┌──
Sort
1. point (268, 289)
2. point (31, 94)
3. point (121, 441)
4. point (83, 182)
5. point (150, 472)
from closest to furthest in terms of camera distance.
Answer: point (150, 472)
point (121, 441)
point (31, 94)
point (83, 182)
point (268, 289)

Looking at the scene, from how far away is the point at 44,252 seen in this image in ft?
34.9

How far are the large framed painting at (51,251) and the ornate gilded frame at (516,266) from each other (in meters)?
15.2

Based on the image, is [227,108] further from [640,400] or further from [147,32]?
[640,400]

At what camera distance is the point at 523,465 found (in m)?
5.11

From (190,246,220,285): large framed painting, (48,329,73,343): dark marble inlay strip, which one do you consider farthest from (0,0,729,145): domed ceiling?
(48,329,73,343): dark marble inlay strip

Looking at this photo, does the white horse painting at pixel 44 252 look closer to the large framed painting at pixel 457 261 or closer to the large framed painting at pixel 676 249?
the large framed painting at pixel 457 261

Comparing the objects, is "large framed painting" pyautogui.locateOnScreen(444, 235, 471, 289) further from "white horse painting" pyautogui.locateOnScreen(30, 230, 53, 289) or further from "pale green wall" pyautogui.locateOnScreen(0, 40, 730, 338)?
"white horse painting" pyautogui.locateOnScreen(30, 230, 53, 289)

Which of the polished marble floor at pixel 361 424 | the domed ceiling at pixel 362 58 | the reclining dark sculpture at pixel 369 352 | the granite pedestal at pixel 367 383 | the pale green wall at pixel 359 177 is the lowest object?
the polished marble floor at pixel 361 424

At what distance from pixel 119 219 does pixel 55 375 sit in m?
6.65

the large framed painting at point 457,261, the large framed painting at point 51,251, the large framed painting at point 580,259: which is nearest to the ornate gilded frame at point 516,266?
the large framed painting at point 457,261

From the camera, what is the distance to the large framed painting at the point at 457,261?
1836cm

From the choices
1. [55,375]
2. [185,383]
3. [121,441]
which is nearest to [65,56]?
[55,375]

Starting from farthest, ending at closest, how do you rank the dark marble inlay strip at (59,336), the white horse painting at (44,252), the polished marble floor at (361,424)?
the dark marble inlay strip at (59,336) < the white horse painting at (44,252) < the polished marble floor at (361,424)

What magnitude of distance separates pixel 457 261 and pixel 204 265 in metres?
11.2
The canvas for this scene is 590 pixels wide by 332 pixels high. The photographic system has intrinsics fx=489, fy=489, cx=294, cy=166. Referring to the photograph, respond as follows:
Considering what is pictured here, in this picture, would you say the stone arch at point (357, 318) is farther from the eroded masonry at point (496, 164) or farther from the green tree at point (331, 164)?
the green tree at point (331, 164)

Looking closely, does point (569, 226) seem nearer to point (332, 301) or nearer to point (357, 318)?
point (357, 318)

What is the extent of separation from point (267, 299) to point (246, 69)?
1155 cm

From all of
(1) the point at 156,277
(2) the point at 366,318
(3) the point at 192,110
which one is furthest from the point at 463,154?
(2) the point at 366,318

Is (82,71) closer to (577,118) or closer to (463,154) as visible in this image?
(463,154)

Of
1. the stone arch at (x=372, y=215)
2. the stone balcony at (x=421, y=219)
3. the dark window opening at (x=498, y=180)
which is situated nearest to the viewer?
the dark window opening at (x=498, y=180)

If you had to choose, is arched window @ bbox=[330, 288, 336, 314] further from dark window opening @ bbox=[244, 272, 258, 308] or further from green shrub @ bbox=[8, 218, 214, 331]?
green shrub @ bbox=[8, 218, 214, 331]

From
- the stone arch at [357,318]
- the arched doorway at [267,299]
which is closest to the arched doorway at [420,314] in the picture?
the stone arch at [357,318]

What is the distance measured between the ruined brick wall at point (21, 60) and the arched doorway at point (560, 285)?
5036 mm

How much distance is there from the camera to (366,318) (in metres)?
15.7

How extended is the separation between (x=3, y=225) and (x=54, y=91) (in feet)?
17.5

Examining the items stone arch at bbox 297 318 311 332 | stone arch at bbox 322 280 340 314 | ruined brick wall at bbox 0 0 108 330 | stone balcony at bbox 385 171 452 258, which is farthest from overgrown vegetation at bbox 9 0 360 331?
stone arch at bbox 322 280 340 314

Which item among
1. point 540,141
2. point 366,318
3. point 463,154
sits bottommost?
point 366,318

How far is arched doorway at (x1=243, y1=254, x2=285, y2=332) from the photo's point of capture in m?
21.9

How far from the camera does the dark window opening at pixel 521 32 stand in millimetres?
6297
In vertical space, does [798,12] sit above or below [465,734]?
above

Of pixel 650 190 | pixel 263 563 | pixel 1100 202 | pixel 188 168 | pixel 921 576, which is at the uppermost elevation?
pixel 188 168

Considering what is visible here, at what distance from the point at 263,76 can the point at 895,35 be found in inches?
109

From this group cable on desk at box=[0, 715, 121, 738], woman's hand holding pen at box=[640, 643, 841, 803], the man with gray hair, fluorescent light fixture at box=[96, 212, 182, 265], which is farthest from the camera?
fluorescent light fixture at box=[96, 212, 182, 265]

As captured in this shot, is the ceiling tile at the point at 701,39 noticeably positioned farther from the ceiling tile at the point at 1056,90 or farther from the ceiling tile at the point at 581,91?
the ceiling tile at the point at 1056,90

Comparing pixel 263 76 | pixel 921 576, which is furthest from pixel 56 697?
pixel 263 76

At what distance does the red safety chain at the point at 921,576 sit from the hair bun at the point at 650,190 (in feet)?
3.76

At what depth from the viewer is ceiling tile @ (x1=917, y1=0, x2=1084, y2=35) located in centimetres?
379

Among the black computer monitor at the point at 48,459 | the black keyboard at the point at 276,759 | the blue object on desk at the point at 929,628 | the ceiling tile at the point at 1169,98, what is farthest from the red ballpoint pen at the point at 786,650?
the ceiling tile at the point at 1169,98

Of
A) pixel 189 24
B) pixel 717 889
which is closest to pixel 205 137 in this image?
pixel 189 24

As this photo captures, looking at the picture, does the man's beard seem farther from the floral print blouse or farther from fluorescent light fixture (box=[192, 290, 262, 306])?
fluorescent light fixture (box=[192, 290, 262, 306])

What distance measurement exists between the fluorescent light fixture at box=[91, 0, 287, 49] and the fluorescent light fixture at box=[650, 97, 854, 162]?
└──
## WHAT THE EXERCISE ASKS
Reproduce every row above word for word, keeping each line and its order unchanged.

## ANSWER FOR THIS EXERCISE
Sort
1. point (268, 289)
2. point (31, 94)
3. point (121, 441)
4. point (83, 182)
5. point (150, 472)
from closest to furthest in terms of camera distance.
Answer: point (150, 472)
point (121, 441)
point (31, 94)
point (83, 182)
point (268, 289)

Looking at the scene, from how far away is the point at 44,252 seen in this image in ft?
34.9

How far are the large framed painting at (51,251) and the ornate gilded frame at (516,266) from each other (in meters)?
15.2

Based on the image, is [227,108] further from [640,400] or further from [147,32]?
[640,400]

At what camera distance is the point at 523,465 found (in m)?
5.11

From (190,246,220,285): large framed painting, (48,329,73,343): dark marble inlay strip, which one do you consider farthest from (0,0,729,145): domed ceiling?
(48,329,73,343): dark marble inlay strip

Looking at this photo, does the white horse painting at pixel 44 252 look closer to the large framed painting at pixel 457 261 or closer to the large framed painting at pixel 676 249?
the large framed painting at pixel 457 261

Comparing the objects, is "large framed painting" pyautogui.locateOnScreen(444, 235, 471, 289) further from "white horse painting" pyautogui.locateOnScreen(30, 230, 53, 289) or further from "pale green wall" pyautogui.locateOnScreen(0, 40, 730, 338)?
"white horse painting" pyautogui.locateOnScreen(30, 230, 53, 289)

Which of the polished marble floor at pixel 361 424 | the domed ceiling at pixel 362 58 | the reclining dark sculpture at pixel 369 352 | the granite pedestal at pixel 367 383 | the pale green wall at pixel 359 177 is the lowest object?
the polished marble floor at pixel 361 424

At what distance from pixel 119 219 does pixel 55 375 sit in m?
6.65

the large framed painting at point 457,261, the large framed painting at point 51,251, the large framed painting at point 580,259: which is nearest to the ornate gilded frame at point 516,266?
the large framed painting at point 457,261

From the camera, what is the distance to the large framed painting at the point at 457,261?
1836cm

From the choices
1. [55,375]
2. [185,383]
3. [121,441]
which is nearest to [65,56]?
[55,375]

Starting from farthest, ending at closest, how do you rank the dark marble inlay strip at (59,336), the white horse painting at (44,252), the polished marble floor at (361,424)?
the dark marble inlay strip at (59,336) < the white horse painting at (44,252) < the polished marble floor at (361,424)

What magnitude of distance separates pixel 457 261 and pixel 204 265 in metres?
11.2
The canvas for this scene is 590 pixels wide by 332 pixels high. The photographic system has intrinsics fx=489, fy=489, cx=294, cy=166. Referring to the photograph, respond as follows:
Considering what is pictured here, in this picture, would you say the stone arch at point (357, 318) is farther from the eroded masonry at point (496, 164) or farther from the green tree at point (331, 164)?
the green tree at point (331, 164)

Looking closely, does point (569, 226) seem nearer to point (332, 301) or nearer to point (357, 318)?
point (357, 318)

What is the extent of separation from point (267, 299) to point (246, 69)?
1155 cm

From all of
(1) the point at 156,277
(2) the point at 366,318
(3) the point at 192,110
which one is furthest from the point at 463,154?
(2) the point at 366,318

Is (82,71) closer to (577,118) or closer to (463,154) as visible in this image?
(463,154)

Of
1. the stone arch at (x=372, y=215)
2. the stone balcony at (x=421, y=219)
3. the dark window opening at (x=498, y=180)
which is situated nearest to the viewer?
the dark window opening at (x=498, y=180)

If you had to choose, is arched window @ bbox=[330, 288, 336, 314] further from dark window opening @ bbox=[244, 272, 258, 308] or further from green shrub @ bbox=[8, 218, 214, 331]?
green shrub @ bbox=[8, 218, 214, 331]

From
- the stone arch at [357,318]
- the arched doorway at [267,299]
which is closest to the arched doorway at [420,314] in the picture?
the stone arch at [357,318]

What is the distance measured between the ruined brick wall at point (21, 60) and the arched doorway at point (560, 285)?
5036 mm

How much distance is there from the camera to (366,318) (in metres)?
15.7

How extended is the separation between (x=3, y=225) and (x=54, y=91) (in feet)?
17.5

Examining the items stone arch at bbox 297 318 311 332 | stone arch at bbox 322 280 340 314 | ruined brick wall at bbox 0 0 108 330 | stone balcony at bbox 385 171 452 258, which is farthest from overgrown vegetation at bbox 9 0 360 331?
stone arch at bbox 322 280 340 314

Which item among
1. point 540,141
2. point 366,318
3. point 463,154
sits bottommost?
point 366,318

How far is arched doorway at (x1=243, y1=254, x2=285, y2=332) from the photo's point of capture in m?
21.9

How far from the camera does the dark window opening at pixel 521 32 stand in millimetres?
6297
In vertical space, does [798,12] sit above or below [465,734]?
above

Of pixel 650 190 | pixel 263 563 | pixel 1100 202 | pixel 188 168 | pixel 921 576, which is at the uppermost elevation?
pixel 188 168

Considering what is visible here, at what distance from the point at 263,76 can the point at 895,35 be found in inches?
109

From this group cable on desk at box=[0, 715, 121, 738], woman's hand holding pen at box=[640, 643, 841, 803], the man with gray hair, fluorescent light fixture at box=[96, 212, 182, 265], which is farthest from the camera?
fluorescent light fixture at box=[96, 212, 182, 265]

As captured in this shot, is the ceiling tile at the point at 701,39 noticeably positioned farther from the ceiling tile at the point at 1056,90 or farther from the ceiling tile at the point at 581,91?
the ceiling tile at the point at 1056,90

Comparing pixel 263 76 | pixel 921 576, which is furthest from pixel 56 697?
pixel 263 76

At what distance does the red safety chain at the point at 921,576 sit from the hair bun at the point at 650,190 (in feet)?
3.76

At what depth from the viewer is ceiling tile @ (x1=917, y1=0, x2=1084, y2=35) located in centimetres?
379

Among the black computer monitor at the point at 48,459 | the black keyboard at the point at 276,759 | the blue object on desk at the point at 929,628 | the ceiling tile at the point at 1169,98, what is farthest from the red ballpoint pen at the point at 786,650?
the ceiling tile at the point at 1169,98

Of
A) pixel 189 24
B) pixel 717 889
which is closest to pixel 205 137 in this image?
pixel 189 24

As this photo captures, looking at the picture, does the man's beard seem farther from the floral print blouse or farther from fluorescent light fixture (box=[192, 290, 262, 306])?
fluorescent light fixture (box=[192, 290, 262, 306])

What distance measurement exists between the fluorescent light fixture at box=[91, 0, 287, 49] and the fluorescent light fixture at box=[650, 97, 854, 162]?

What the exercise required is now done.